Criteria and Targeted Applicants
The bond requirement applies to nationals of countries identified as having high visa overstay rates, deficient screening procedures, or Citizenship‑by‑Investment (CBI) programmes with no residency requirements. Currently, Zambia and Malawi are the two confirmed countries whose nationals will be affected, with more countries potentially added later.
How the Bond Will Work
- Consular officers will set the bond amount at either US$5,000, US$10,000 or US$15,000, taking into account the applicant’s individual circumstances.
- Applicants must submit the bond using the official Form I‑352 through the U.S. Treasury’s Pay.gov platform, only when instructed by the consular officer.
- Payment through unauthorised third‑party sites will not be accepted or refunded.
Entry, Exit and Refund Conditions
Visa holders must enter and depart the United States via one of three designated airports Boston Logan (BOS), JFK in New York, or Washington Dulles (IAD) to ensure proper monitoring and eligibility for bond return.
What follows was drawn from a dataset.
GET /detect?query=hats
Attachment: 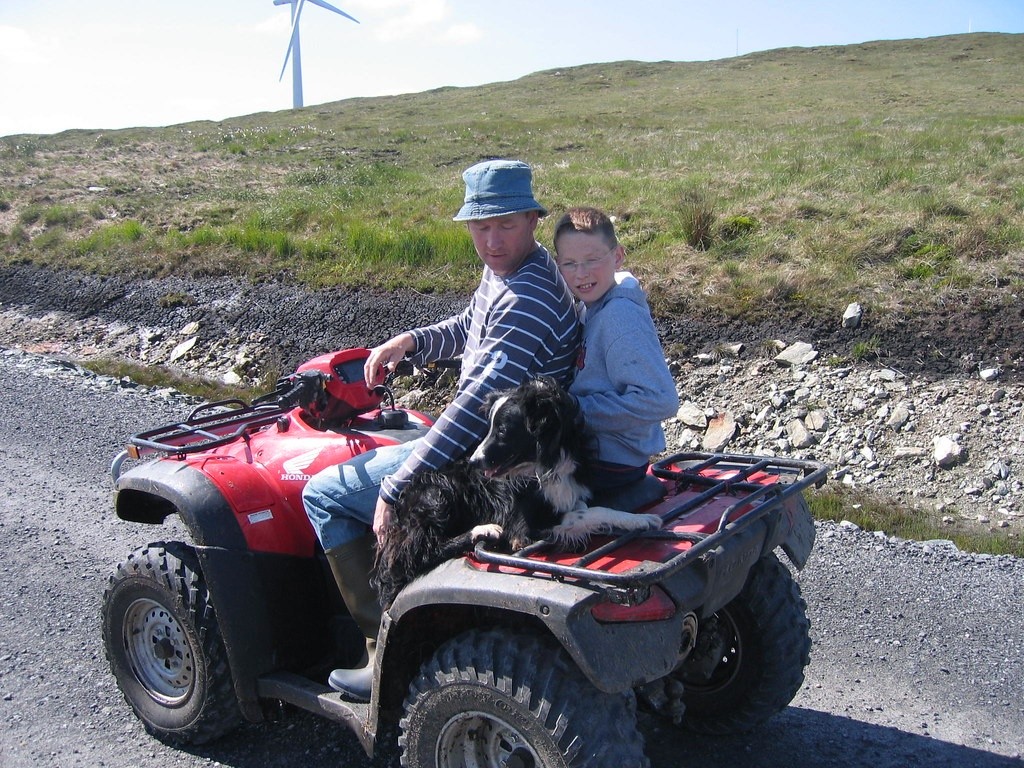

If the traveller abides by all terms of the visa and departs as authorised, the bond will be fully refunded. In contrast, overstaying, failing to depart, or applying to adjust status (including seeking asylum) may result in bond forfeiture.
Additional Regulatory Details and Duration
The pilot programme is scheduled to run until 5 August 2026. It accounts for past criticism of visa bond schemes as overly cumbersome and aims to test operational feasibility and effectiveness as a tool for ensuring visa compliance.
Response from Affected Countries
There has been a strong response from Zambia’s government. Their Foreign Minister, Mulambo Haimbe, has criticised the bond requirement as an “unnecessary financial strain,” stating that it threatens trade, tourism, and people‑to‑people exchanges. He highlighted that the average household income in Zambia is around US$150 per month, making the bond largely unaffordable. Malawi’s government has not yet issued an official response.
In summary, the United States’ new visa bond pilot introduces significant financial safeguards for B-1 and B-2 applicants from select countries. While intended to curb visa overstays, it raises valid concerns about affordability and access. This development is a telling example of how immigration policy and international relations are increasingly interlinked.